* TASK INSTRUCTIONS *
The answer must be the full data, restated word for word, with no pictures in it.

* SOURCE DATA *
▶

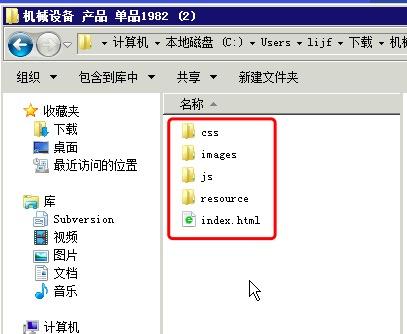 加页常规包含哪些文件
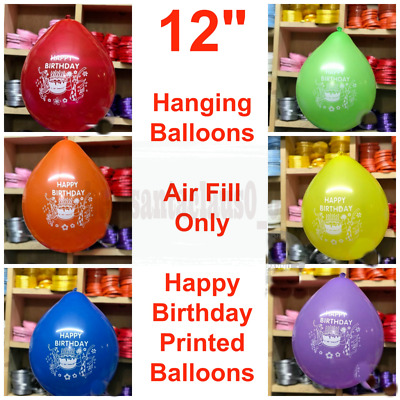 Printed Balloons Happy Birthday baloon ballon Assorted Pack Of 10-100 balon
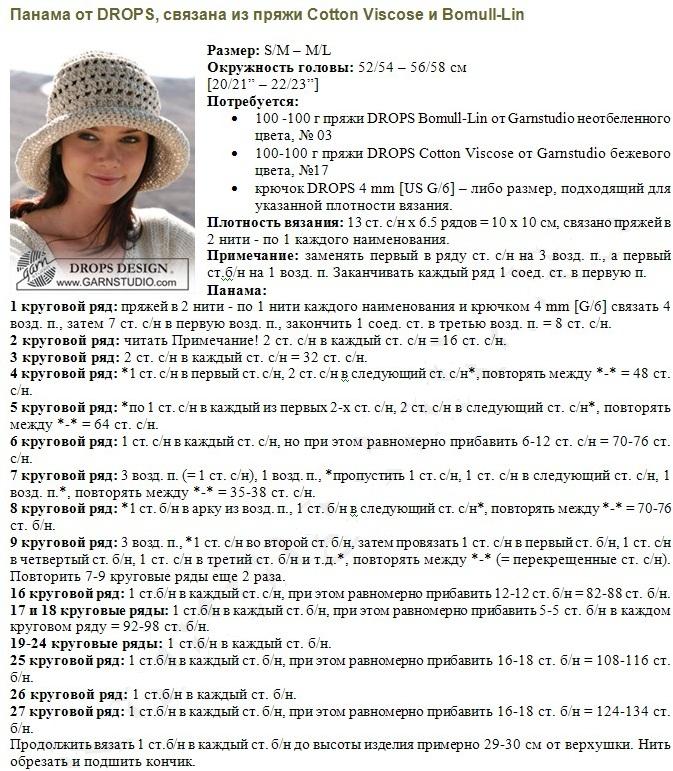 Вот два описания летних шапочек, связанных крючком.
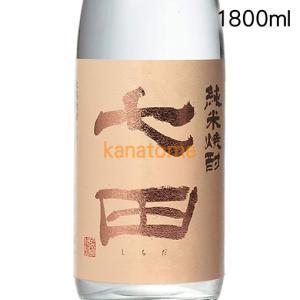 七田 しちだ 純米焼酎 1800ml|kanazawa-saketen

◀

* YOUR SOLUTION *
 加页常规包含哪些文件
 Printed Balloons Happy Birthday baloon ballon Assorted Pack Of 10-100 balon
 Вот два описания летних шапочек, связанных крючком.
 七田 しちだ 純米焼酎 1800ml|kanazawa-saketen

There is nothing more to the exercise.